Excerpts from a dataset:
----------------------------------------

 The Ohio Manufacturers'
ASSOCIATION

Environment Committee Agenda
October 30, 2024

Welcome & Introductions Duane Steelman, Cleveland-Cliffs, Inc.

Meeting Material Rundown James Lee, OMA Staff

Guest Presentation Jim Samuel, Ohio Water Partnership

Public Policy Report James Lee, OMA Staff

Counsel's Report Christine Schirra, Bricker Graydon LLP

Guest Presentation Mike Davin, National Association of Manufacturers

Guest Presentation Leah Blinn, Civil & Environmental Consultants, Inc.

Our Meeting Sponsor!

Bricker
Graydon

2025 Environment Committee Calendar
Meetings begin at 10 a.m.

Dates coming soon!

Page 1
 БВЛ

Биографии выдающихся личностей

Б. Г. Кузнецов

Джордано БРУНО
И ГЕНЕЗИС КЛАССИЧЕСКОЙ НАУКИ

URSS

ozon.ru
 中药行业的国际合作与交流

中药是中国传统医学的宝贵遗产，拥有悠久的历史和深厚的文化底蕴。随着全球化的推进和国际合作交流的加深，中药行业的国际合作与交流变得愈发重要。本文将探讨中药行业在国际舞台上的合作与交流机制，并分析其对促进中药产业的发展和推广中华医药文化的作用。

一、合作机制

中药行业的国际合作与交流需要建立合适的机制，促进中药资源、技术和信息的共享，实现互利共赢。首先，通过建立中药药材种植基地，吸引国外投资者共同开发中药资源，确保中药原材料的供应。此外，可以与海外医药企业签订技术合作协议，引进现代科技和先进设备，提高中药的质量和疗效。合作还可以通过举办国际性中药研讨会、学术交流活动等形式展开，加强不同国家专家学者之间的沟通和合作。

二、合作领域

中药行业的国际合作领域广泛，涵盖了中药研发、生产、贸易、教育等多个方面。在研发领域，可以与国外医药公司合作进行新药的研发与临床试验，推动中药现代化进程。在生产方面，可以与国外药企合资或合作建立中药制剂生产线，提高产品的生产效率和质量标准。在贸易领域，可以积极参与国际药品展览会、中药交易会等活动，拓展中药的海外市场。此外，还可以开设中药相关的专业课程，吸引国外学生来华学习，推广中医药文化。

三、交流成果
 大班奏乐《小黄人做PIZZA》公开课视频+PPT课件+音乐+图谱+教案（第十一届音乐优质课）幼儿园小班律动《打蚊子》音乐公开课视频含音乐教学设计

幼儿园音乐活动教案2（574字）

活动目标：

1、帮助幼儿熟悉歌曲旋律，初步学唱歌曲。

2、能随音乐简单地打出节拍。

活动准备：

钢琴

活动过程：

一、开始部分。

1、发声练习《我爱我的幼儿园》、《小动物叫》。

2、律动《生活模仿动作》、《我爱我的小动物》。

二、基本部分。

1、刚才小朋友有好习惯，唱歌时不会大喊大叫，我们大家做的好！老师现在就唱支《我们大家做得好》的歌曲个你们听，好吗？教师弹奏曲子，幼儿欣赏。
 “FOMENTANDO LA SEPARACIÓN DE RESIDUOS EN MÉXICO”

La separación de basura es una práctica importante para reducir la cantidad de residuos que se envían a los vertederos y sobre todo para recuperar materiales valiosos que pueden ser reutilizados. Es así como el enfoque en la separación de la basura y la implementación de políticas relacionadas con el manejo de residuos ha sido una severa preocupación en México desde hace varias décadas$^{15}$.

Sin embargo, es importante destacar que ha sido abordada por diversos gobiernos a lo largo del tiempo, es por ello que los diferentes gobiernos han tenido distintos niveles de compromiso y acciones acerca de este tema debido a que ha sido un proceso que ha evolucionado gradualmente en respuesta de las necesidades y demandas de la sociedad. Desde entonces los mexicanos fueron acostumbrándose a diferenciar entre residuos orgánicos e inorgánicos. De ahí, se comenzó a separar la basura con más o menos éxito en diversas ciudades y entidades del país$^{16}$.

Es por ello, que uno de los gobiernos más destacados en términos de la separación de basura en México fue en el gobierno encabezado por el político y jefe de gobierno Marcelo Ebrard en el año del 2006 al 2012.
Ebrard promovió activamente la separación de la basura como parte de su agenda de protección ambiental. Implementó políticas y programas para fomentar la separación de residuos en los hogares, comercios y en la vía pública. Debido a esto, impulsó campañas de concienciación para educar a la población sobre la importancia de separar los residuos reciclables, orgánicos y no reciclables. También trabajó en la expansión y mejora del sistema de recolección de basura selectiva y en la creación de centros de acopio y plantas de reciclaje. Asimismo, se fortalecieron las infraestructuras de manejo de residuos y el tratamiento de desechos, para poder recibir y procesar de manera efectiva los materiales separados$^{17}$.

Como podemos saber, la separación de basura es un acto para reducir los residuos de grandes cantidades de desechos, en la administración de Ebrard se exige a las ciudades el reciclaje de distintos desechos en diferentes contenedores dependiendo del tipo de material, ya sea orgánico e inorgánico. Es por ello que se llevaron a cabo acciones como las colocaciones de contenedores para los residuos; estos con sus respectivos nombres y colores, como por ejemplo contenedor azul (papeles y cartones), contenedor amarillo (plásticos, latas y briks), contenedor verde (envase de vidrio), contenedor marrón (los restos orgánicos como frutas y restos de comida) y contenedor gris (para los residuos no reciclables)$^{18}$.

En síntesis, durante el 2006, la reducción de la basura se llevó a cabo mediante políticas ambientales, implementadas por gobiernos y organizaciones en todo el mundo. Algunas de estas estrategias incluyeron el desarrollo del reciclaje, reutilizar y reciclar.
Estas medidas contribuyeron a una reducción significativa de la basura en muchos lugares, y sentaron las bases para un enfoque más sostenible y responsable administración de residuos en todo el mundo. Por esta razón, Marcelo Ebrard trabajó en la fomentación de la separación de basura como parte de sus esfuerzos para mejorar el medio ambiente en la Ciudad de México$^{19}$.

----------------------------------------

▶ [What the task asks] Above are the records; reproduce all of them exactly.

▶ [Solution to the problem]
 The Ohio Manufacturers'
ASSOCIATION

Environment Committee Agenda
October 30, 2024

Welcome & Introductions Duane Steelman, Cleveland-Cliffs, Inc.

Meeting Material Rundown James Lee, OMA Staff

Guest Presentation Jim Samuel, Ohio Water Partnership

Public Policy Report James Lee, OMA Staff

Counsel's Report Christine Schirra, Bricker Graydon LLP

Guest Presentation Mike Davin, National Association of Manufacturers

Guest Presentation Leah Blinn, Civil & Environmental Consultants, Inc.

Our Meeting Sponsor!

Bricker
Graydon

2025 Environment Committee Calendar
Meetings begin at 10 a.m.

Dates coming soon!

Page 1
 БВЛ

Биографии выдающихся личностей

Б. Г. Кузнецов

Джордано БРУНО
И ГЕНЕЗИС КЛАССИЧЕСКОЙ НАУКИ

URSS

ozon.ru
 中药行业的国际合作与交流

中药是中国传统医学的宝贵遗产，拥有悠久的历史和深厚的文化底蕴。随着全球化的推进和国际合作交流的加深，中药行业的国际合作与交流变得愈发重要。本文将探讨中药行业在国际舞台上的合作与交流机制，并分析其对促进中药产业的发展和推广中华医药文化的作用。

一、合作机制

中药行业的国际合作与交流需要建立合适的机制，促进中药资源、技术和信息的共享，实现互利共赢。首先，通过建立中药药材种植基地，吸引国外投资者共同开发中药资源，确保中药原材料的供应。此外，可以与海外医药企业签订技术合作协议，引进现代科技和先进设备，提高中药的质量和疗效。合作还可以通过举办国际性中药研讨会、学术交流活动等形式展开，加强不同国家专家学者之间的沟通和合作。

二、合作领域

中药行业的国际合作领域广泛，涵盖了中药研发、生产、贸易、教育等多个方面。在研发领域，可以与国外医药公司合作进行新药的研发与临床试验，推动中药现代化进程。在生产方面，可以与国外药企合资或合作建立中药制剂生产线，提高产品的生产效率和质量标准。在贸易领域，可以积极参与国际药品展览会、中药交易会等活动，拓展中药的海外市场。此外，还可以开设中药相关的专业课程，吸引国外学生来华学习，推广中医药文化。

三、交流成果
 大班奏乐《小黄人做PIZZA》公开课视频+PPT课件+音乐+图谱+教案（第十一届音乐优质课）幼儿园小班律动《打蚊子》音乐公开课视频含音乐教学设计

幼儿园音乐活动教案2（574字）

活动目标：

1、帮助幼儿熟悉歌曲旋律，初步学唱歌曲。

2、能随音乐简单地打出节拍。

活动准备：

钢琴

活动过程：

一、开始部分。

1、发声练习《我爱我的幼儿园》、《小动物叫》。

2、律动《生活模仿动作》、《我爱我的小动物》。

二、基本部分。

1、刚才小朋友有好习惯，唱歌时不会大喊大叫，我们大家做的好！老师现在就唱支《我们大家做得好》的歌曲个你们听，好吗？教师弹奏曲子，幼儿欣赏。
 “FOMENTANDO LA SEPARACIÓN DE RESIDUOS EN MÉXICO”

La separación de basura es una práctica importante para reducir la cantidad de residuos que se envían a los vertederos y sobre todo para recuperar materiales valiosos que pueden ser reutilizados. Es así como el enfoque en la separación de la basura y la implementación de políticas relacionadas con el manejo de residuos ha sido una severa preocupación en México desde hace varias décadas$^{15}$.

Sin embargo, es importante destacar que ha sido abordada por diversos gobiernos a lo largo del tiempo, es por ello que los diferentes gobiernos han tenido distintos niveles de compromiso y acciones acerca de este tema debido a que ha sido un proceso que ha evolucionado gradualmente en respuesta de las necesidades y demandas de la sociedad. Desde entonces los mexicanos fueron acostumbrándose a diferenciar entre residuos orgánicos e inorgánicos. De ahí, se comenzó a separar la basura con más o menos éxito en diversas ciudades y entidades del país$^{16}$.

Es por ello, que uno de los gobiernos más destacados en términos de la separación de basura en México fue en el gobierno encabezado por el político y jefe de gobierno Marcelo Ebrard en el año del 2006 al 2012.
Ebrard promovió activamente la separación de la basura como parte de su agenda de protección ambiental. Implementó políticas y programas para fomentar la separación de residuos en los hogares, comercios y en la vía pública. Debido a esto, impulsó campañas de concienciación para educar a la población sobre la importancia de separar los residuos reciclables, orgánicos y no reciclables. También trabajó en la expansión y mejora del sistema de recolección de basura selectiva y en la creación de centros de acopio y plantas de reciclaje. Asimismo, se fortalecieron las infraestructuras de manejo de residuos y el tratamiento de desechos, para poder recibir y procesar de manera efectiva los materiales separados$^{17}$.

Como podemos saber, la separación de basura es un acto para reducir los residuos de grandes cantidades de desechos, en la administración de Ebrard se exige a las ciudades el reciclaje de distintos desechos en diferentes contenedores dependiendo del tipo de material, ya sea orgánico e inorgánico. Es por ello que se llevaron a cabo acciones como las colocaciones de contenedores para los residuos; estos con sus respectivos nombres y colores, como por ejemplo contenedor azul (papeles y cartones), contenedor amarillo (plásticos, latas y briks), contenedor verde (envase de vidrio), contenedor marrón (los restos orgánicos como frutas y restos de comida) y contenedor gris (para los residuos no reciclables)$^{18}$.

En síntesis, durante el 2006, la reducción de la basura se llevó a cabo mediante políticas ambientales, implementadas por gobiernos y organizaciones en todo el mundo. Algunas de estas estrategias incluyeron el desarrollo del reciclaje, reutilizar y reciclar.
Estas medidas contribuyeron a una reducción significativa de la basura en muchos lugares, y sentaron las bases para un enfoque más sostenible y responsable administración de residuos en todo el mundo. Por esta razón, Marcelo Ebrard trabajó en la fomentación de la separación de basura como parte de sus esfuerzos para mejorar el medio ambiente en la Ciudad de México$^{19}$.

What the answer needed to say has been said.